Set down exactly, and only, the lines from the one with "Looking at the picture, does" to the final line of the entries, both included.
____________________
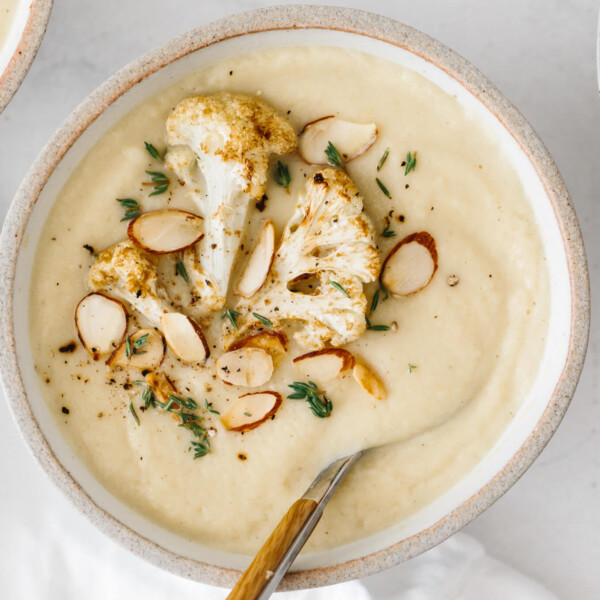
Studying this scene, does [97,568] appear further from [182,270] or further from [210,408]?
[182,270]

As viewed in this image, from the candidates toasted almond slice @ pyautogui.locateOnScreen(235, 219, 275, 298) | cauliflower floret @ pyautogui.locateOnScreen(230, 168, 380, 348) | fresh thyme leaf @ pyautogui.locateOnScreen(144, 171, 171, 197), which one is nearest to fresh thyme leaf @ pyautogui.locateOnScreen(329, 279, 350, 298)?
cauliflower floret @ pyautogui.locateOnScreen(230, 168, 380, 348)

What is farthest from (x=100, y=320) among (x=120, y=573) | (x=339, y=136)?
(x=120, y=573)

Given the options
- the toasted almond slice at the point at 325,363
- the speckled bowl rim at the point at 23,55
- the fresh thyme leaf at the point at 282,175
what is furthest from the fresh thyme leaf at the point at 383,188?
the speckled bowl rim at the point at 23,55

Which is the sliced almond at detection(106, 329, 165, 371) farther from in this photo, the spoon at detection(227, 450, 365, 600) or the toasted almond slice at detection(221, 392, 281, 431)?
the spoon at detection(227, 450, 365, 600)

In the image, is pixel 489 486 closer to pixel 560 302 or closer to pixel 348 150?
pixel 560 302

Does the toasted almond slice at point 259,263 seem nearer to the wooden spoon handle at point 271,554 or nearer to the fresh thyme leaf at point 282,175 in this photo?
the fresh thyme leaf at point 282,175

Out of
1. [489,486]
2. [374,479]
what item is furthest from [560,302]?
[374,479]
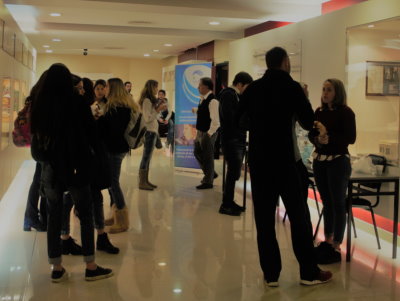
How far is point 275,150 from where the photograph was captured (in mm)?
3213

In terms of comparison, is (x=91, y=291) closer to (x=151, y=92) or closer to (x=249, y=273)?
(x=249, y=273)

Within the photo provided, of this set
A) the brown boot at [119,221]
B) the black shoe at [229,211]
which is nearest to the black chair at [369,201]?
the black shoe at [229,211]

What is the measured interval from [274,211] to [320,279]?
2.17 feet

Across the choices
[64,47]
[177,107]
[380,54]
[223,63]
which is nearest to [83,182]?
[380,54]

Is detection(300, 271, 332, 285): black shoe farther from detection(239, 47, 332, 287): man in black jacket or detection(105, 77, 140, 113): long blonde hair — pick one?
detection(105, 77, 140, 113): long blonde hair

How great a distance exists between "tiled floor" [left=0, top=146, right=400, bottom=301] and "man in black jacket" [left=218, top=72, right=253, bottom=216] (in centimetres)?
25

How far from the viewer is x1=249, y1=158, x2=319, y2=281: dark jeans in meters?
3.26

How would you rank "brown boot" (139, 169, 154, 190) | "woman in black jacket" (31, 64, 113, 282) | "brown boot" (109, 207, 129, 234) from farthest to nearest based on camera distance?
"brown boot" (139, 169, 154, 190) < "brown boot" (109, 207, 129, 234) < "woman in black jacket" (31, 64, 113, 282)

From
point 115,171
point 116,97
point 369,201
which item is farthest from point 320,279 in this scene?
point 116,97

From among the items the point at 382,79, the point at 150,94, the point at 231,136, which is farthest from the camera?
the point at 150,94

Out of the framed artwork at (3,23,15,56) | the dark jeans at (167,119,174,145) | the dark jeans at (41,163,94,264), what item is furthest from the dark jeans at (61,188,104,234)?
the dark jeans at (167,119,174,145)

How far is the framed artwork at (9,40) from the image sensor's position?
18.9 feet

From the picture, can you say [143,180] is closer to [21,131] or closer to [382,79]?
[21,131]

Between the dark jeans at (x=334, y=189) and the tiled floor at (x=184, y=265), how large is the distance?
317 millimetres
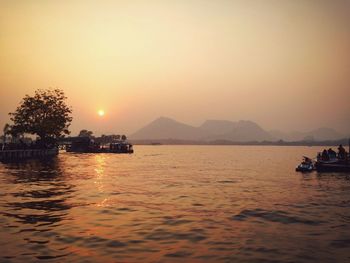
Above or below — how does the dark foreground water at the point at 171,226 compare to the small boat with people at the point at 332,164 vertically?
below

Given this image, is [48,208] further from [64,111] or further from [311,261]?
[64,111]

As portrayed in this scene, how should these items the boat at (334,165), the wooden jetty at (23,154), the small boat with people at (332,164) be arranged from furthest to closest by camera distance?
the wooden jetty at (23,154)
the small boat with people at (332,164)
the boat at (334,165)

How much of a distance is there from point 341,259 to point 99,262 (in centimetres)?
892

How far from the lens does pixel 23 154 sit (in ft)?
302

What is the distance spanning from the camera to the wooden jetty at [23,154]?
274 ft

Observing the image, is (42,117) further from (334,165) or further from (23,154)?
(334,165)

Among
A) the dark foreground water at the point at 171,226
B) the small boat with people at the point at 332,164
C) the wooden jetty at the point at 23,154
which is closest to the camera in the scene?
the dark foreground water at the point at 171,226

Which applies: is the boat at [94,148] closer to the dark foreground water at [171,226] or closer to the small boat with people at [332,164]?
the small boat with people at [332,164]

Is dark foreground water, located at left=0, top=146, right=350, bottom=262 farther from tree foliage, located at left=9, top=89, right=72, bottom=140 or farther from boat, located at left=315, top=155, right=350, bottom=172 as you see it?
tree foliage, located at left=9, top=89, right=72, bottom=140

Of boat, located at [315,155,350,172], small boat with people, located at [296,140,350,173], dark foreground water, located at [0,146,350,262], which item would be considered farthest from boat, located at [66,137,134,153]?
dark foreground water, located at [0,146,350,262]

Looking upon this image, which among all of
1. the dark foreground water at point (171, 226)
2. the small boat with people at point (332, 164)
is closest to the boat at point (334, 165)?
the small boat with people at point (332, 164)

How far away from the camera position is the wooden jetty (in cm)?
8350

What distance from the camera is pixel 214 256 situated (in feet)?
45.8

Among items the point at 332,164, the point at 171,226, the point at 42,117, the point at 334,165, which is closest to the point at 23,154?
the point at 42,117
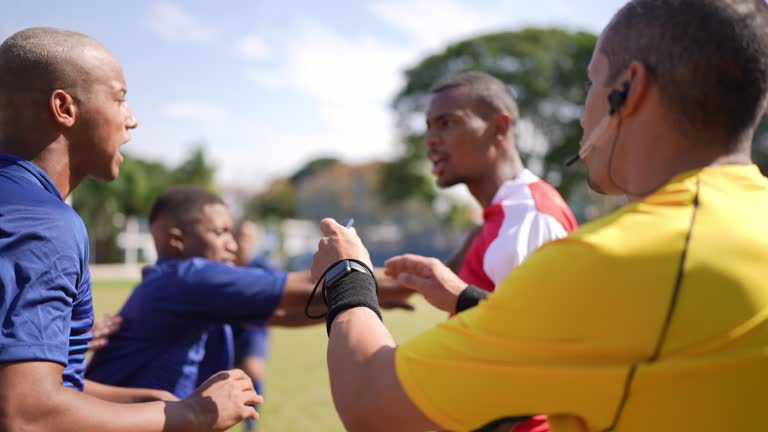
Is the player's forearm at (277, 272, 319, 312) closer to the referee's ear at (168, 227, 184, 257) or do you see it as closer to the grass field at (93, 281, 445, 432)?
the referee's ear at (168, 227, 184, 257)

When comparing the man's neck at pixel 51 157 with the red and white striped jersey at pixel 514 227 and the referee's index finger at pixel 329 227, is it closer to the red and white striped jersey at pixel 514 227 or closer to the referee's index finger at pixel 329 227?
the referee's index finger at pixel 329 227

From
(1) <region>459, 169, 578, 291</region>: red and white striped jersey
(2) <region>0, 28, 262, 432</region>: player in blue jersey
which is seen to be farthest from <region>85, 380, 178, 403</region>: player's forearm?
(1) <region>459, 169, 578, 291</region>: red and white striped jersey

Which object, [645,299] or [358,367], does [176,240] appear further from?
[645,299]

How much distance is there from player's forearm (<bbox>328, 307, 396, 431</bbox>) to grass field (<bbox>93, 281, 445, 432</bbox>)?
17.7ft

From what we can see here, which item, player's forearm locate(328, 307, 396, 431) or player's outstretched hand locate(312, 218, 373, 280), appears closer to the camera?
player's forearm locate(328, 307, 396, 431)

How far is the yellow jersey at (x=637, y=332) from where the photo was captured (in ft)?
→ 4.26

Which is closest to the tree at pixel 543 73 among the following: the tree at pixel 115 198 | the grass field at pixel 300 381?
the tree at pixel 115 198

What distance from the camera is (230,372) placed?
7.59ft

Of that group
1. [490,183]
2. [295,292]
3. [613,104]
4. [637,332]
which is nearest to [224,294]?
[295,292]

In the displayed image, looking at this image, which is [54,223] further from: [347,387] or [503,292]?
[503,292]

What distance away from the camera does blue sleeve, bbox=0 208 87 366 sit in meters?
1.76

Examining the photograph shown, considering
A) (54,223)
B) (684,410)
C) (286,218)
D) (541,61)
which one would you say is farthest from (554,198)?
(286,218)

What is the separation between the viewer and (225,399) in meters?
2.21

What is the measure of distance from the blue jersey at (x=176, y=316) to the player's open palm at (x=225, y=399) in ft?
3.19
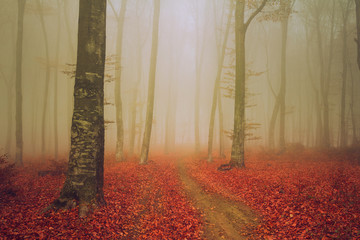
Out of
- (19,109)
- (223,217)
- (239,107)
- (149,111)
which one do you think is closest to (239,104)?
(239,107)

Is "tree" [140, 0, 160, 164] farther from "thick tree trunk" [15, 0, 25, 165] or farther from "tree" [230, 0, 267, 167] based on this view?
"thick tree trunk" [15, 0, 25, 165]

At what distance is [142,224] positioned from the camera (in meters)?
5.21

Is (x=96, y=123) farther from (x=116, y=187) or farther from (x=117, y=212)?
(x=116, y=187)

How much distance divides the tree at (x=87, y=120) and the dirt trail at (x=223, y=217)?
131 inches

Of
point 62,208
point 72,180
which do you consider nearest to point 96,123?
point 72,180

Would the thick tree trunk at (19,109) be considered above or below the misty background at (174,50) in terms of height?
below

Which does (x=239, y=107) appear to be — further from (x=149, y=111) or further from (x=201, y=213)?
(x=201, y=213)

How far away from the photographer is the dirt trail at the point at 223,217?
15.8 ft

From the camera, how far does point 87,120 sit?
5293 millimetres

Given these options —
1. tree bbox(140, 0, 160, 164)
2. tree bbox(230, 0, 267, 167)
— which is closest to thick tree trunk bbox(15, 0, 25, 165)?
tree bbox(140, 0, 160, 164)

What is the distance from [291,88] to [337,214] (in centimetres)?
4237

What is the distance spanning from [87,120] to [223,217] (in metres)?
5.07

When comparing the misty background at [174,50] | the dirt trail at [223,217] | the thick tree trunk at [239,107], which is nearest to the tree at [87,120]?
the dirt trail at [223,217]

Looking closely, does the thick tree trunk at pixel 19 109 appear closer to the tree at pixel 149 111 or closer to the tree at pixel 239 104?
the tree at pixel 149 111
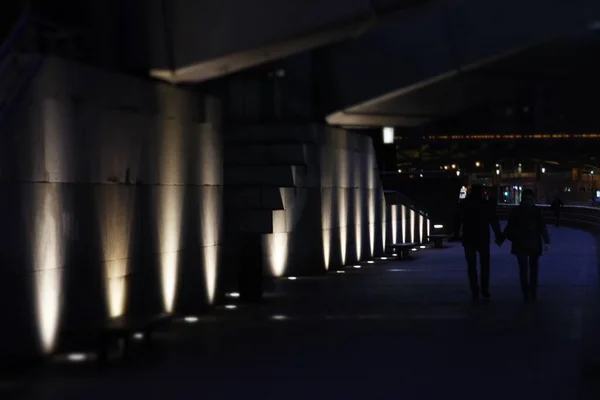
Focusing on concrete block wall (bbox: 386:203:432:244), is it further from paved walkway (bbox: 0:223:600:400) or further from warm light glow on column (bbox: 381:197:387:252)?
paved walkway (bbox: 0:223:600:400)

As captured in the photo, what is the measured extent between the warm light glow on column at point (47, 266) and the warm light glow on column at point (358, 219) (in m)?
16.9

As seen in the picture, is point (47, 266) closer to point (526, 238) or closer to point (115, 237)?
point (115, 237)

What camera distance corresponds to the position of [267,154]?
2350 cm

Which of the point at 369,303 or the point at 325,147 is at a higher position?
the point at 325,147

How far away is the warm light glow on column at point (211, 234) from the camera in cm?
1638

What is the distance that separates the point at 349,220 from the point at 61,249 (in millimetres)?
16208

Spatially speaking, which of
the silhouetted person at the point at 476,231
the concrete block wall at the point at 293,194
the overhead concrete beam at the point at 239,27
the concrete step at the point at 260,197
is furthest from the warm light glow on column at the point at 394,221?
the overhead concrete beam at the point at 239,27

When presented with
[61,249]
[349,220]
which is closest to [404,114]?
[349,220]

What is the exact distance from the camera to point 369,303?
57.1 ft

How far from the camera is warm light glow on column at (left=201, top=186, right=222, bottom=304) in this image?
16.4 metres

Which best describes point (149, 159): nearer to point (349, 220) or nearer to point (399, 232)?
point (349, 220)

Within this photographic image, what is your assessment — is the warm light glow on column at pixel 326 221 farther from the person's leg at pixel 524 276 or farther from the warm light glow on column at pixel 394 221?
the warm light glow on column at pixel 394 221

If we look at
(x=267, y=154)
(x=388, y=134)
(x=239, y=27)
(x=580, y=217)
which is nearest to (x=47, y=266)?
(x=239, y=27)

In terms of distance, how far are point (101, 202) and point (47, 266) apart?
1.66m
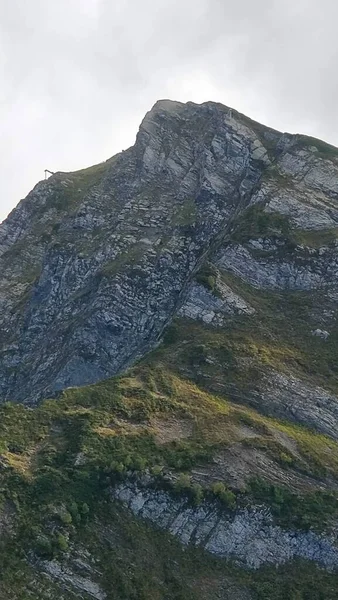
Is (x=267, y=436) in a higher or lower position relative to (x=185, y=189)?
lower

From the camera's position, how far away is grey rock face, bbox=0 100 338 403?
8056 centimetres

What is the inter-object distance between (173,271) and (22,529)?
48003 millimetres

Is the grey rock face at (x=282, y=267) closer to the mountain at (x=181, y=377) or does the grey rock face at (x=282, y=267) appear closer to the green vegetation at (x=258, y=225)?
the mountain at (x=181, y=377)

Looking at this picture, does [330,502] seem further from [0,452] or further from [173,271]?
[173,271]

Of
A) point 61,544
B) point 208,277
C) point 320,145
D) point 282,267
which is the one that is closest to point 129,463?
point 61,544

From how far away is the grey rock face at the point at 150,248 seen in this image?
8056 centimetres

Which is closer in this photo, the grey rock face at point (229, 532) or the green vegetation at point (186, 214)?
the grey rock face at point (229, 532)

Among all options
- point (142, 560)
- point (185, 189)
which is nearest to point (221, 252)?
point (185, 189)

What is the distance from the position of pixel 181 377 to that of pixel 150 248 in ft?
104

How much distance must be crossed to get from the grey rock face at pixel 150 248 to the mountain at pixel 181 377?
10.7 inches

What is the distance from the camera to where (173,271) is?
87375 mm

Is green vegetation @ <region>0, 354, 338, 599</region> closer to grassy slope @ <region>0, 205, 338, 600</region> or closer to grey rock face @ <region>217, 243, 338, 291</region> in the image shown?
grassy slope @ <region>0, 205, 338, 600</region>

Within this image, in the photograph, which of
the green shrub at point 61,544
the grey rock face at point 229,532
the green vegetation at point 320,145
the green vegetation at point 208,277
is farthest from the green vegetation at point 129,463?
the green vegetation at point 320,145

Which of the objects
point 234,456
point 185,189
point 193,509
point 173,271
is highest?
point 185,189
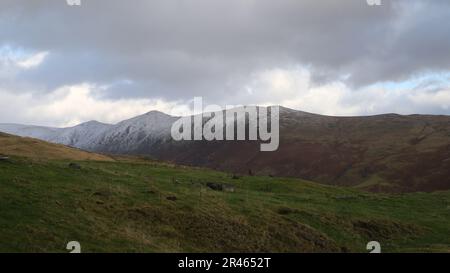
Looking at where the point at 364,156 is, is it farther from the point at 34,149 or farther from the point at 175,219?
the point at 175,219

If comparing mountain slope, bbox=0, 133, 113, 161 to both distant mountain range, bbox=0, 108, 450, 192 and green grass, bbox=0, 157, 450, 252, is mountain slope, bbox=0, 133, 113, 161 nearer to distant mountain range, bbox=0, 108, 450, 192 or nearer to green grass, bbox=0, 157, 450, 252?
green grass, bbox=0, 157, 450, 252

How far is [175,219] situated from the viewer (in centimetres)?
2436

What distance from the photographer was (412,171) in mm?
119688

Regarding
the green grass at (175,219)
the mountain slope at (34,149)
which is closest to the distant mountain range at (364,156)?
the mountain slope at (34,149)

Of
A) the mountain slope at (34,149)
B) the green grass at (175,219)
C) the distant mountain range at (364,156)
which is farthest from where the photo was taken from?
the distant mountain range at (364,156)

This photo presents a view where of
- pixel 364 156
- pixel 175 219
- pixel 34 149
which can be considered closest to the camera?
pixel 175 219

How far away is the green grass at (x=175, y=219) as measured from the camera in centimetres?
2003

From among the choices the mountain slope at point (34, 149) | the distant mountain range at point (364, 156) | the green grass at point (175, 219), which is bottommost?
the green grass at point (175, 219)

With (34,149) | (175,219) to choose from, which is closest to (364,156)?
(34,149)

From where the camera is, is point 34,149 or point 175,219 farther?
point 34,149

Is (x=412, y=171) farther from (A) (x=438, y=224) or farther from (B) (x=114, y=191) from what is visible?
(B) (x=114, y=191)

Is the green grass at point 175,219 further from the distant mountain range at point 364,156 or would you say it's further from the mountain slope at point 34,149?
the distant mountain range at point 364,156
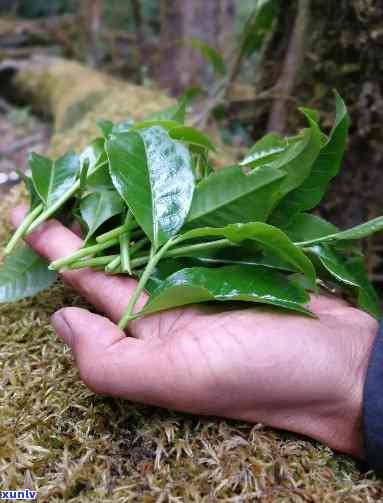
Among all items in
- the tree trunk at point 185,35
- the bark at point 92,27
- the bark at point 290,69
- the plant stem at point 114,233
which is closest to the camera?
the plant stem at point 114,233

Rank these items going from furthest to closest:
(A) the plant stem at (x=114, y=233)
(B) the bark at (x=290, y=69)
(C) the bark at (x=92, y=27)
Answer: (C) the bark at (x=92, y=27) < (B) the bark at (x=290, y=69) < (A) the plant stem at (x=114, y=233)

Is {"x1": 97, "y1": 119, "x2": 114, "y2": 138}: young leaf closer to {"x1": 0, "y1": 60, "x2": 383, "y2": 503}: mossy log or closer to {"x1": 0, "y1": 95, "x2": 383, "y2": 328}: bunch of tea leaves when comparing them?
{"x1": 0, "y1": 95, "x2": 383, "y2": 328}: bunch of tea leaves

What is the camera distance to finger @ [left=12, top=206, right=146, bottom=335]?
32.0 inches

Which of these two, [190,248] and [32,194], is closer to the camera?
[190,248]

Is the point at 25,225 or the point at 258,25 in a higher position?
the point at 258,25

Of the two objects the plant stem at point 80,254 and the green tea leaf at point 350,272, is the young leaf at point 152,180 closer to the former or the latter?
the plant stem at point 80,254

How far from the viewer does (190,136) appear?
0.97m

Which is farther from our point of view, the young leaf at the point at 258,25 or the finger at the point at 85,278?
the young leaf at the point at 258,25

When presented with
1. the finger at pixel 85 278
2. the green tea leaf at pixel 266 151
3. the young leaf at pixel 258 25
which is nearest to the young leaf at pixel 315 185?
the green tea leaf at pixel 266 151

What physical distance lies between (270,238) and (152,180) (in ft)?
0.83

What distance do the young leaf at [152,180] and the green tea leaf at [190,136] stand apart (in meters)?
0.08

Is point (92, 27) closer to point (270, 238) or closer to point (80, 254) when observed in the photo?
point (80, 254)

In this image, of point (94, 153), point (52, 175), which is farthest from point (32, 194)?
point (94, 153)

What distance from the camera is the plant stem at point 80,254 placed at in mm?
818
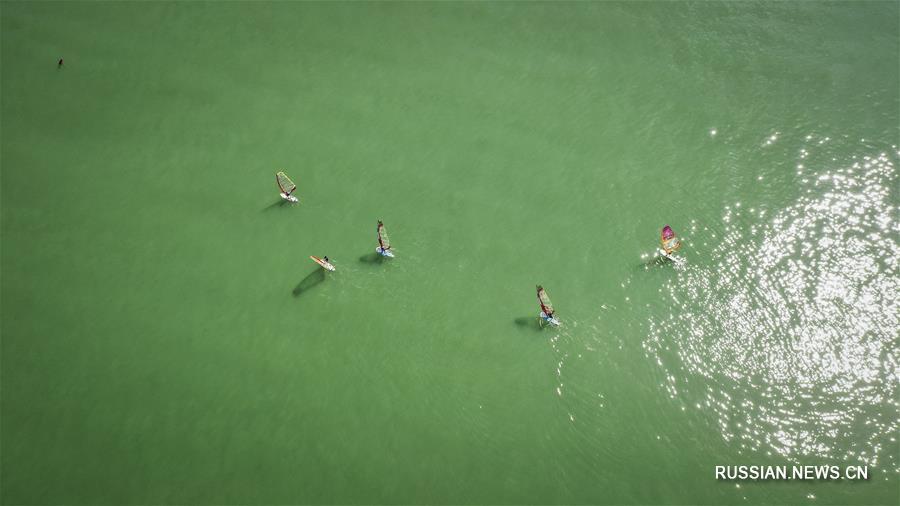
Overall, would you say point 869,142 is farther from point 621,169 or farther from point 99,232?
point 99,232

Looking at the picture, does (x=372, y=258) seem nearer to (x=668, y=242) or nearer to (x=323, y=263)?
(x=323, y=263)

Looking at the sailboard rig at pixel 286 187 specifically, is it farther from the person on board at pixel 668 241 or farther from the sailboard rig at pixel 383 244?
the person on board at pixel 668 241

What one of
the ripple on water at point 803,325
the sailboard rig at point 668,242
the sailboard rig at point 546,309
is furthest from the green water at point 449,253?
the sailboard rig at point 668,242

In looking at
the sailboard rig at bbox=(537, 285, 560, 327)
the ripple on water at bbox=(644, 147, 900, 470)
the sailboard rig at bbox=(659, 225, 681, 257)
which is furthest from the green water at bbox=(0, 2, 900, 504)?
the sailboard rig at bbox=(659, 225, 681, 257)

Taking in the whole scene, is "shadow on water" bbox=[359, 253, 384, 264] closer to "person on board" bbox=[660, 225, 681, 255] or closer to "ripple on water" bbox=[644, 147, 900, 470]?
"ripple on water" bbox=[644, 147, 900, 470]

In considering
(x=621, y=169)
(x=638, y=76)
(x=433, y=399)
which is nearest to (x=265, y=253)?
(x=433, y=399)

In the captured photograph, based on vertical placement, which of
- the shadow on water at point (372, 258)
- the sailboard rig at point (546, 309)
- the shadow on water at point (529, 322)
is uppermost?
____________________
| The result |
Looking at the picture, does (x=372, y=258) seem nearer to (x=668, y=242) or nearer to (x=323, y=263)?
(x=323, y=263)

Looking at the sailboard rig at pixel 286 187 specifically, is it farther from the person on board at pixel 668 241 or farther from the sailboard rig at pixel 383 244?
the person on board at pixel 668 241

What one of
the ripple on water at point 803,325
the sailboard rig at point 668,242
the sailboard rig at point 546,309
is furthest from the green water at point 449,253?
the sailboard rig at point 668,242

In looking at
the sailboard rig at bbox=(537, 285, 560, 327)
the ripple on water at bbox=(644, 147, 900, 470)
the sailboard rig at bbox=(659, 225, 681, 257)
which is furthest from the green water at bbox=(0, 2, 900, 504)?
the sailboard rig at bbox=(659, 225, 681, 257)

Taking in the whole scene, is "shadow on water" bbox=[359, 253, 384, 264] closer to "person on board" bbox=[660, 225, 681, 255] or closer to "ripple on water" bbox=[644, 147, 900, 470]?
"ripple on water" bbox=[644, 147, 900, 470]

In considering
(x=621, y=169)
(x=638, y=76)
(x=433, y=399)
which is nearest to (x=265, y=253)?
(x=433, y=399)

In the captured photograph, based on vertical placement, which of
- the shadow on water at point (372, 258)
- the sailboard rig at point (546, 309)
- the shadow on water at point (529, 322)
is uppermost?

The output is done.